Noël dernier : Six mois de taule et deux incisives dans la nature pour ne pas s’être arrêté lors d’un contrôle routier. Monsieur était en train de faire le kéké sur un scooter volé, sans casque, du shit dans les poches – carton plein. Sur la roue arrière peut-être, ou en slalom. Moins discret que lui, tu meurs. Le gendarme qui a levé le bras a voulu s’interposer pour stopper le scooter et son conducteur. Steve a réfléchi à sa façon, rentré la tête dans les épaules, tourné la poignée des gaz, tenté de forcer le passage et heurté l’autre gendarme. Zigzags, coups de freins, le bleu se ramasse en arrière. Le scooter se couche et les incisives de mon homme mordent le goudron.

Joyeux Noël.

Le tribunal correctionnel a transformé le sursis qui courait depuis quelques mois pour trafic de stupéfiants, en prison ferme. Par bonheur, le gendarme, légèrement blessé, n’a pas porté plainte. Je suis allée le remercier, un gars bien.

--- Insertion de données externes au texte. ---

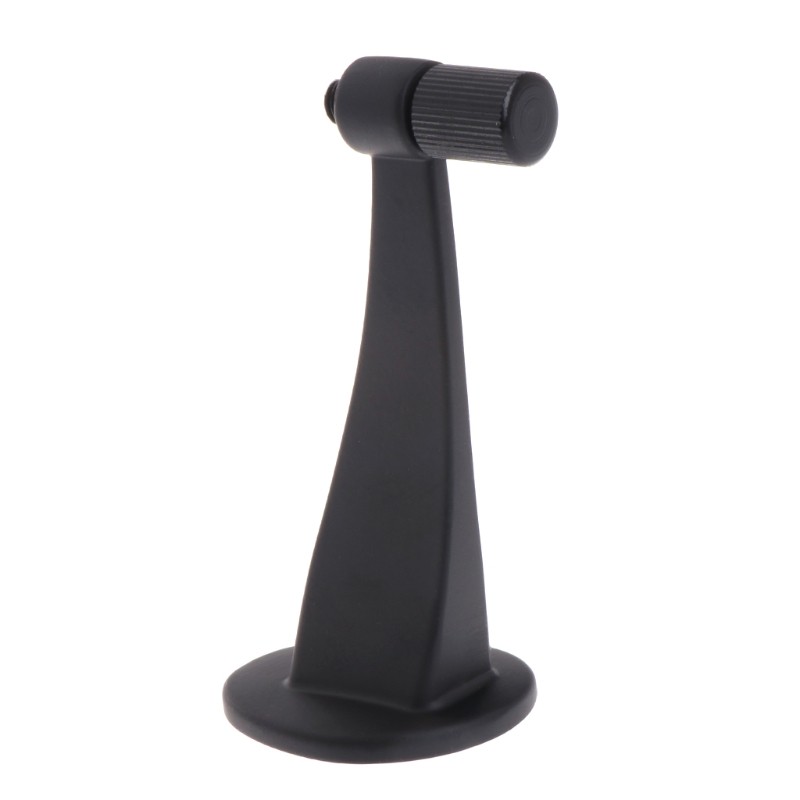 Binocular Tripod Adapter Universal Binocular Tripod Adapter Metal Binocular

J’ai continué à voir Steve à la maison d’arrêt. Là-bas, il s’est fait casser la gueule deux ou trois fois – le bizutage –, s’est mis à la muscu et aux airs butés, a lié des amitiés avec des types pas nets. La prison, quoi.

De mon côté, j’ai tenté de me raisonner. Ma famille a profité de l’aubaine pour en mettre une seconde couche. C’est pas que je la comprenne pas...

Pour me désennuyer, je suis sorti avec deux garçons, tout en ne jurant pas ma fidélité à mon homme en prison. Il pestait, fais pas ça ma chérie, s’il te plaît. Je peux pas t’attendre tout le temps j’ai gueulé un jour au parloir.

Les deux garçons m’ont très rapidement ennuyée par leurs convenances, leur besoin de sécurité. Le premier, vite oublié. Pour le deuxième, ça a un peu traîné. Il faut dire qu’il représentait pour mes parents le beau-fils parfait, beau, intelligent, réfléchi, cultivé. Emmerdant à mourir. Pas une seule fois j’ai réussi à m’engueuler, tout glissait sur lui.

Où se situe l’intérêt de s’insulter en couple, de se pourrir jusqu’à se faire du mal, me demande-t-on ? J’en sais rien, je ne me sens en vie que comme ça, j’aime les retrouvailles, les rabibochages. Je n’apprécie le miel qu’après le feu du piment.